- [Work required] From the items below, pull out every line that contains the word "camera", treating uppercase and lowercase letters as different.

#### Given data

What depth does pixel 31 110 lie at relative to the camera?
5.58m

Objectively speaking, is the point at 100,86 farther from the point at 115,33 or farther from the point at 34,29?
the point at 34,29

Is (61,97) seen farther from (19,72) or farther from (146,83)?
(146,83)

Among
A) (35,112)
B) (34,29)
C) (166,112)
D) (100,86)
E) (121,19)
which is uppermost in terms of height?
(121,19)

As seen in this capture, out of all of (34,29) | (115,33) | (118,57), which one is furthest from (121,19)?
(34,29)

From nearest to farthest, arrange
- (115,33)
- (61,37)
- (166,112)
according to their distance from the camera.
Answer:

########
#### Given data

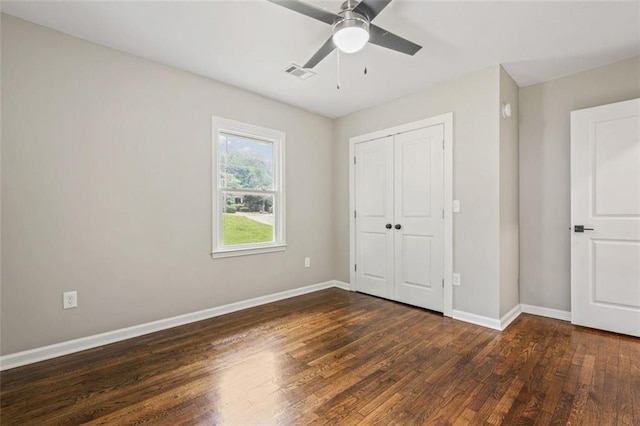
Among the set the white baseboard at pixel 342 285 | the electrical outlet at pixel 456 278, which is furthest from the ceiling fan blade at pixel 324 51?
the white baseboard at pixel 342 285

########
#### Given data

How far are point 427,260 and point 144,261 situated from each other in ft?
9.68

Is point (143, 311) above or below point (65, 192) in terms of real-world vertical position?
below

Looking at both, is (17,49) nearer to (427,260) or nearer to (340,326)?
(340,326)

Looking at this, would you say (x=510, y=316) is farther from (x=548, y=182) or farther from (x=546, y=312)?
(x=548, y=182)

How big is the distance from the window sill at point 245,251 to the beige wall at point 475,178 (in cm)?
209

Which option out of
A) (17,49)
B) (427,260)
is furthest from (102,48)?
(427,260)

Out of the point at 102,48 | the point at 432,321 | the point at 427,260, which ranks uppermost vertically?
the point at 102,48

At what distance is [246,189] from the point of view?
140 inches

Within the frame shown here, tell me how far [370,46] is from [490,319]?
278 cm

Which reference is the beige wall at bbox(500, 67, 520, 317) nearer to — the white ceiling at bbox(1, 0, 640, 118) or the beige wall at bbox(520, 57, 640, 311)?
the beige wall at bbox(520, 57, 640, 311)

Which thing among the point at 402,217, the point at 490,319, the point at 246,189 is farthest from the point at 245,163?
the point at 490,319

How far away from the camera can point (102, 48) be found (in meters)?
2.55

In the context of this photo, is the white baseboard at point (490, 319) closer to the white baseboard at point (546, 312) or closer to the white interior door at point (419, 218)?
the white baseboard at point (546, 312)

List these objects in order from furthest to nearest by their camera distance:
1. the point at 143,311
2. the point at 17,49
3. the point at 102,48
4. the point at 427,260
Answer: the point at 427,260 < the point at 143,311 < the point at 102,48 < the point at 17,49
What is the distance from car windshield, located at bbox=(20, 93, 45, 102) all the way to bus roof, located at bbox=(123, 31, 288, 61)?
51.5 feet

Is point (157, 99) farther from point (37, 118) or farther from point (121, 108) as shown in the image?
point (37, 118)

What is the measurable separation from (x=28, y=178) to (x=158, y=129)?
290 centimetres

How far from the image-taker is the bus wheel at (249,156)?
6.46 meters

########

- [Final result]
What depth does pixel 31 110 lie at relative to the camera?
according to their distance from the camera.
How far away from the camera can point (102, 48) be found (in meters)?
List these objects in order from furthest to nearest by their camera distance:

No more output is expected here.